The primary goal is to develop both algorithms and theory for estimating continuous, linear Bayesian networks, capable of handling modern high-dimensional problems. Motivated by problems from the regression literature, we show how to adapt recent work in sparse learning and nonconvex optimization to the structure learning problem for Bayesian networks in order to estimate DAGs with several thousand nodes. We draw an explicit connection between linear Bayesian networks and so-called neighbourhood regression problems and show how this can be exploited in order to derive nonasymptotic performance bounds for penalized least squares estimators of directed graphical models.

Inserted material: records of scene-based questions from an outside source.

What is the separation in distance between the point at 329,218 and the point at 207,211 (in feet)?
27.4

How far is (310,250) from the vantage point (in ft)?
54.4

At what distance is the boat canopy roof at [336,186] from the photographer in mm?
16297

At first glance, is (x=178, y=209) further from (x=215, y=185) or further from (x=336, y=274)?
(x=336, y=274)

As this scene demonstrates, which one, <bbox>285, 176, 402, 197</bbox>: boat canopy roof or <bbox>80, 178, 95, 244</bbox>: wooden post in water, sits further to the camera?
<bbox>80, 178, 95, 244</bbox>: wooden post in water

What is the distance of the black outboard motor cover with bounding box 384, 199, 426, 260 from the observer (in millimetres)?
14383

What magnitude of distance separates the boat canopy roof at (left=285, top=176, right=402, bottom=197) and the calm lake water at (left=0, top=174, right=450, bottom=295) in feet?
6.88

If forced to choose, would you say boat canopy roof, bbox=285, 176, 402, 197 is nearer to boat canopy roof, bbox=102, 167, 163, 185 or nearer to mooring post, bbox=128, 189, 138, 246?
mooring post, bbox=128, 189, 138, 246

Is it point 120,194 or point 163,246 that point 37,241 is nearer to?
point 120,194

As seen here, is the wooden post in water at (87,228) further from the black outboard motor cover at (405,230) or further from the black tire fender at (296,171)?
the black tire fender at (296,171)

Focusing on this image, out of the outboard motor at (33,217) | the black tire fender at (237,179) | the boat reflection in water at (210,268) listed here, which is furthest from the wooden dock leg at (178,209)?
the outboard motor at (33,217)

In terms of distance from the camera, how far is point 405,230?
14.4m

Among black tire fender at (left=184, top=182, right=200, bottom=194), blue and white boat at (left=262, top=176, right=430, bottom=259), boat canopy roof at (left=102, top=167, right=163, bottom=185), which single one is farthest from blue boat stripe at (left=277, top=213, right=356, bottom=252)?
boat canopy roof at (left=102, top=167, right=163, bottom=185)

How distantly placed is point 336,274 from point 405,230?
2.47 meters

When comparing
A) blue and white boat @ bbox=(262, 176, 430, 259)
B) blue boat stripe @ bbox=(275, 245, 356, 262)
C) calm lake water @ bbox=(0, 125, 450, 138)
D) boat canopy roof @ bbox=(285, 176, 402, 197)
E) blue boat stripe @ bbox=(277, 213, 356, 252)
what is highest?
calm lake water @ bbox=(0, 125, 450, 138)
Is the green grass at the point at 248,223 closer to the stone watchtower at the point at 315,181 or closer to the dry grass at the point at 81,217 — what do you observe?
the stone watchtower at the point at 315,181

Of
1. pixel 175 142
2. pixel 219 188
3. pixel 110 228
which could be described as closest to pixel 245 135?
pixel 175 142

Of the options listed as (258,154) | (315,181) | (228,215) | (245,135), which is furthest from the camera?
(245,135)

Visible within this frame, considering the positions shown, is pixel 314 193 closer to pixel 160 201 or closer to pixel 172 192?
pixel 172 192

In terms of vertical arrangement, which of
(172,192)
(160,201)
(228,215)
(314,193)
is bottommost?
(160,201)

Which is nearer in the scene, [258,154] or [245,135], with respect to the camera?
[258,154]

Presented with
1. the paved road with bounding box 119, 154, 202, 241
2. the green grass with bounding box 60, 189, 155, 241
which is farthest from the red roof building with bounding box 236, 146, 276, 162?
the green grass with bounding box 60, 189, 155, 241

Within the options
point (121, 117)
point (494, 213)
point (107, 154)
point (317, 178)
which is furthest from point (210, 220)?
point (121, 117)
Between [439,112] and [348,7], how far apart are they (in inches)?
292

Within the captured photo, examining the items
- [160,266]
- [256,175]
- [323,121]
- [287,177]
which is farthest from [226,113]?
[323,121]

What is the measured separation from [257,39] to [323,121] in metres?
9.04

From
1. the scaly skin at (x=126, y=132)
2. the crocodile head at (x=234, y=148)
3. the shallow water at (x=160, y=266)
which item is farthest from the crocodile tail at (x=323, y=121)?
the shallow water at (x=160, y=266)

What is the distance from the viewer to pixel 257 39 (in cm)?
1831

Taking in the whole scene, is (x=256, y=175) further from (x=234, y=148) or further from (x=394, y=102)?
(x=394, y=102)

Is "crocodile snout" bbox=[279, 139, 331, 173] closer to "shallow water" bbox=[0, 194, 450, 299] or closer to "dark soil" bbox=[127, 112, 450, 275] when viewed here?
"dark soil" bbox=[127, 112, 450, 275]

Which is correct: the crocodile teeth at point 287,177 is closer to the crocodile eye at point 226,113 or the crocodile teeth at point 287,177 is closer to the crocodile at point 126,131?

On the algorithmic side, we develop a method for estimating Gaussian Bayesian networks based on convex reparametrization and cyclic coordinate descent. In contrast to recent methods which accelerate the learning problem by restricting the search space, we propose a method for score-based structure learning which does not restrict the search space. We do not require the existence of a so-called faithful DAG representation, and as a result, our methodology must handle the inherent nonidentifiability of the estimation problem in a novel way. On the theoretical side, we provide (a) Finite-dimensional performance guarantees for local minima of the resulting nonconvex program, and (b) A general high-dimensional framework for global minima of the nonconvex program. Both the algorithms and theory apply to a general class of regularizers, including the MCP, SCAD, $\ell_1$ and $\ell_0$ penalties. Finally, as a matter of independent interest, we provide a comprehensive comparison of our approach to several standard structure learning methods using open-source packages developed for the R language.